_Extracto de la fuente:_
+--
Diciembre de 2020
Por Germán Lev
Las plataformas digitales han aumentado de forma exponencial en la última década debido a la democratización de la banda ancha de internet, que, prácticamente, ha llegado a todos los rincones del planeta. En tan sólo algunos años, la televisión, considerada históricamente el medio de comunicación más poderoso del mundo, ha visto mermada sus fuerzas y perdido su potencial de alcance frente a los nuevos medios digitales que han surgido con la llegada de la red.
Uno de los casos más emblemático para analizar es la plataforma de YouTube; creada por tres exempleados de PayPal en 2005 y adquirida por Google un año más tarde. YouTube es el segundo sitio web más visitado del planeta sólo por detrás del motor de búsqueda Google. Con más de 500 horas de contenido por minuto que se suben a su plataforma y más de 2.000 millones de usuarios registrados —sólo por detrás de Facebook—, YouTube recibe unos ingresos anuales estimados en 15 mil millones de dólares. A estos impresionantes números hay que añadirle que, en el 2020, la plataforma le ganó la pulseada a su contendiente televisivo, puesto que, según las estadísticas de Google, los usuarios invierten alrededor de 84 minutos más de media general consumiendo contenido en YouTube que frente al televisor.
Desde sus inicios, la plataforma de videos fue un medio que favoreció todo tipo de formatos audiovisuales, desde vlogs, películas, videos musicales, documentales, cortos, entrevistas, contenido académico de divulgación, magazines, entre una larga lista de géneros. Por otra parte, si algo destacó en sus primeras etapas a YouTube, fue una amplia democratización del uso de su plataforma, sentido común y público heterogéneo. YouTube se encuentra disponible en más de 91 países y se encuentra perfectamente funcional en al menos ochenta idiomas distintos; lo que representa un 95% de la comunidad total de internet. Sin embargo, muchos de estos factores y características que fomentaban la libertad de expresión dentro de la comunidad se han ido recortando desde 2016 debido a los severos estatutos que rigen los derechos de autor y al interés de los gobiernos globalizados por legislar y controlar el contenido que circula por la red.
Esta problemática se ha ido acentuando, sobre todo, por la inmigración a la plataforma de las grandes marcas y medios hegemónicos líderes del entretenimiento y de la comunicación, que han presionado a los desarrolladores y programadores para que YouTube sea más severa con los usuarios tradicionales en lo referente al uso de contenido de terceros.
La publicidad que circula en los videos de YouTube son la razón de ser del medio y de los creadores de contenido profesionales, que viven gracias a los ingresos que los anuncios les proporcionan. Pero, en los últimos cuatro años, el mundo ha dado un giro de timón y ha virado hacia sociedades cada vez más políticamente correctas, integradoras y mimetizadas las unas con las otras; lo que ha forzado a YouTube –mediante un cambio en sus algoritmos- a premiar los contenidos aptos para todo público, también llamados family friendly, mientras, por el otro, a castigar los contenidos no aptos para el público general; como aquellos que involucran contenidos racistas, antisemitas, opiniones políticas radicales o contenidos considerados ofensivos o sexuales. En otras palabras, el contenido audiovisual políticamente correcto y amigable con el prójimo es es el que quieren las grandes marcas y, por lo tanto, el que la plataforma incentiva a crear y compartir por la comunidad.
+--
_Trabajo requerido:_ Transcribe sin cambios el fragmento del artículo sobre YouTube que va desde "Uno de los casos" hasta "frente al televisor.".

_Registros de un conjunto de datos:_
+--
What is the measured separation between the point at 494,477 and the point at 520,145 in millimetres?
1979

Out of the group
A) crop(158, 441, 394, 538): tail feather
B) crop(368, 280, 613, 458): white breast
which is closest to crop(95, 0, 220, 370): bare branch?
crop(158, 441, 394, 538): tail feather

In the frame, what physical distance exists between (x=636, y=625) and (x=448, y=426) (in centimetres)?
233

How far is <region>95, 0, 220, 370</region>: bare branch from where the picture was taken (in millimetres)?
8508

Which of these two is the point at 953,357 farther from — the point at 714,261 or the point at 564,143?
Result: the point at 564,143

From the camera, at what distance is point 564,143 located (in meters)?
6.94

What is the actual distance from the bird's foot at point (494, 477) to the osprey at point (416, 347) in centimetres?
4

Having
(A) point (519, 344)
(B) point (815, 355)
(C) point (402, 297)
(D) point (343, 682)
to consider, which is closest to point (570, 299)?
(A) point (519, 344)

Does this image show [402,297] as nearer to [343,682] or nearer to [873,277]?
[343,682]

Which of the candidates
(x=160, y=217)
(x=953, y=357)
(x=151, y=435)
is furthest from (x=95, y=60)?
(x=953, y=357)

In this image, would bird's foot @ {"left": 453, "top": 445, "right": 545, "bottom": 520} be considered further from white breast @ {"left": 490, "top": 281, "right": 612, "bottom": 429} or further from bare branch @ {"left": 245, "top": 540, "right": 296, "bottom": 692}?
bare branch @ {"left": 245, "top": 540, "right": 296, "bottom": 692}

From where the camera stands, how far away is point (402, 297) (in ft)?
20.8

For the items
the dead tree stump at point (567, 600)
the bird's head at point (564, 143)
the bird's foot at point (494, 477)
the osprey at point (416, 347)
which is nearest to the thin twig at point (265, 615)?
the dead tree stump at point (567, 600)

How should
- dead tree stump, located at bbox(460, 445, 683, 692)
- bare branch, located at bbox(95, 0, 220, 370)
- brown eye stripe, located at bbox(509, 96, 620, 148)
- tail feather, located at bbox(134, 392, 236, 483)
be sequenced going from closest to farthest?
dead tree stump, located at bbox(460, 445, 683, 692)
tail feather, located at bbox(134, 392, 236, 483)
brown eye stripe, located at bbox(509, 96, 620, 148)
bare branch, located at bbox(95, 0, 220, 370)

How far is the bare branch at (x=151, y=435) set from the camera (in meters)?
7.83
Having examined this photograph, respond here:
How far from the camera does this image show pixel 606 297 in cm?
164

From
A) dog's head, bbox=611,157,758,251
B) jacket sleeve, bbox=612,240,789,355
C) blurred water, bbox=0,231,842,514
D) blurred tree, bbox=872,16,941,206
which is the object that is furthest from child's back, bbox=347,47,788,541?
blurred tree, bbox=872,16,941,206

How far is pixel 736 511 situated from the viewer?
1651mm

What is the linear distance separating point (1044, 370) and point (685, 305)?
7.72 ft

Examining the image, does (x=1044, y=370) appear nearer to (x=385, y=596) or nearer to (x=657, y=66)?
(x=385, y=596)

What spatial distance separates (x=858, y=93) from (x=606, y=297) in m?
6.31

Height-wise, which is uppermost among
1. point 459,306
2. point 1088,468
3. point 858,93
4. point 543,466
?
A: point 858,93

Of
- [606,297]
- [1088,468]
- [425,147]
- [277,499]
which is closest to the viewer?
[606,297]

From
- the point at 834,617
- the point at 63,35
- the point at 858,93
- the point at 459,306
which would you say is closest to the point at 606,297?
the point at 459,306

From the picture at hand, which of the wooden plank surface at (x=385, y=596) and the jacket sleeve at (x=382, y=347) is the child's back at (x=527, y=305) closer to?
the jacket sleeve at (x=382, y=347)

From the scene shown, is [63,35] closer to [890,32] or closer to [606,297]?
+--
_Solución del problema:_
Uno de los casos más emblemático para analizar es la plataforma de YouTube; creada por tres exempleados de PayPal en 2005 y adquirida por Google un año más tarde. YouTube es el segundo sitio web más visitado del planeta sólo por detrás del motor de búsqueda Google. Con más de 500 horas de contenido por minuto que se suben a su plataforma y más de 2.000 millones de usuarios registrados —sólo por detrás de Facebook—, YouTube recibe unos ingresos anuales estimados en 15 mil millones de dólares. A estos impresionantes números hay que añadirle que, en el 2020, la plataforma le ganó la pulseada a su contendiente televisivo, puesto que, según las estadísticas de Google, los usuarios invierten alrededor de 84 minutos más de media general consumiendo contenido en YouTube que frente al televisor.